Wałęsa: Jarosław Kaczyński chciał zrobić zamach stanu
Lech Wałęsa twierdzi, że informacje o inwigilacji prawicy na początku lat dziewięćdziesiątych to mit. Twierdzi on, że grupa polityków skupionych wokół Jarosława Kaczyńskiego dążyła wszelkimi sposobami do przejęcia władzy w kraju i chciała go internować. Były prezydent ma nadzieję, że zostaną ujawnione wszystkie dokumenty z tak zwanej szafy Lesiaka.
Lech Wałęsa powtarzał dziś wielokrotnie, że jeżeli wtedy ktoś kogoś chciał i mógł inwigilować, to tylko Kaczyńscy. Powiedział, że za to między innymi zostali zwolnieni z Kancelarii Prezydenckiej. Bez przerwy szukali wrogów, zaczepek ale ja to lekceważyłem - powiedział Lech Wałęsa.

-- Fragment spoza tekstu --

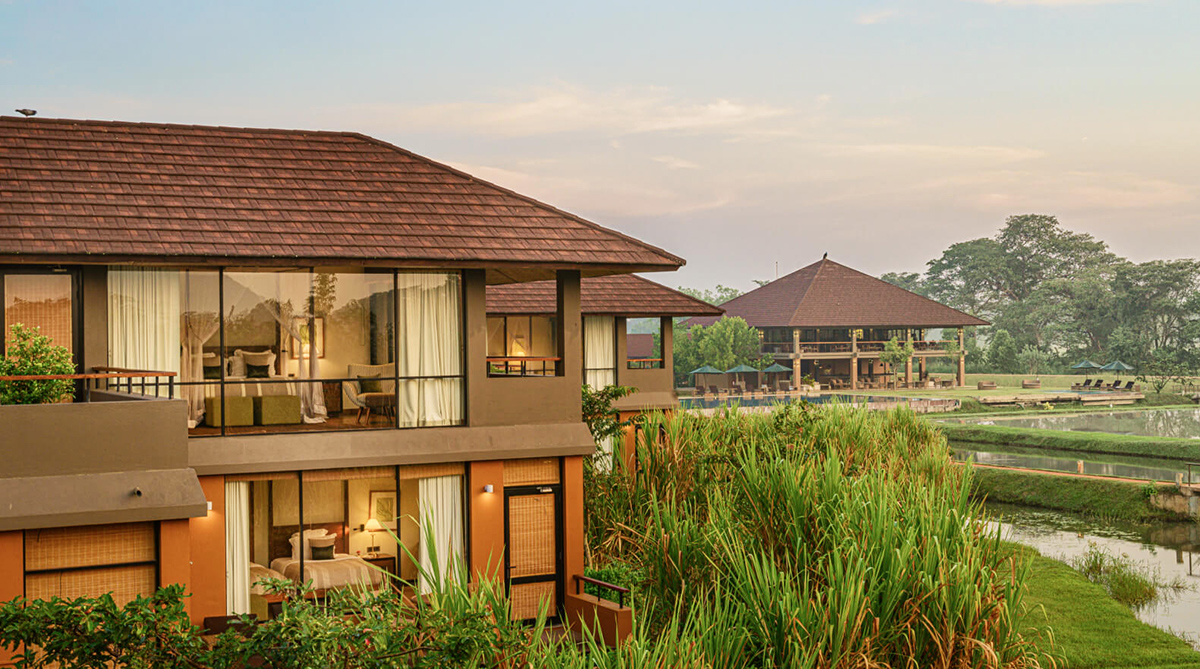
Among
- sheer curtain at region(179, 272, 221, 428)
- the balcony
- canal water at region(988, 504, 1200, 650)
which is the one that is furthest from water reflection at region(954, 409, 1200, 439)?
the balcony

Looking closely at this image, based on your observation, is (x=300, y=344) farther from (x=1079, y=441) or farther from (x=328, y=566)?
(x=1079, y=441)

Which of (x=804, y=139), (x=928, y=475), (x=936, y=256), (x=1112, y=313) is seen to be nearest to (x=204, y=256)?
(x=928, y=475)

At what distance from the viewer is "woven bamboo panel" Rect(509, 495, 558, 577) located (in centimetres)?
1315

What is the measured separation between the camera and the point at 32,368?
1052 centimetres

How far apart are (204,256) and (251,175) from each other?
7.20 ft

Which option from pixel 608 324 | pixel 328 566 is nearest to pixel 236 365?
pixel 328 566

Były prezydent dodał, że na początku lat dziewięćdziesiątych Urząd Ochrony Państwa mógł zajmować się osobami, które dążyły do przejęcia władzy, robiły demonstracje przed Pałacem Prezydenckim i paliły kukły przedstawiajace głowę państwa. Lech Wałęsa uważa jednak, że służby robiły tylko to, do czego zostały powołane, bo musiały wiedzieć, co się w kraju dzieje.
Wałęsa twierdzi też, że szykowany był zamach stanu. Poproszony o dowody, były prezydent powołał się na książkę ówczesnego szefa nadwiślańskich jednostek Wojskowych, generała Edwarda Wejnera "Wojsko i politycy bez retuszu".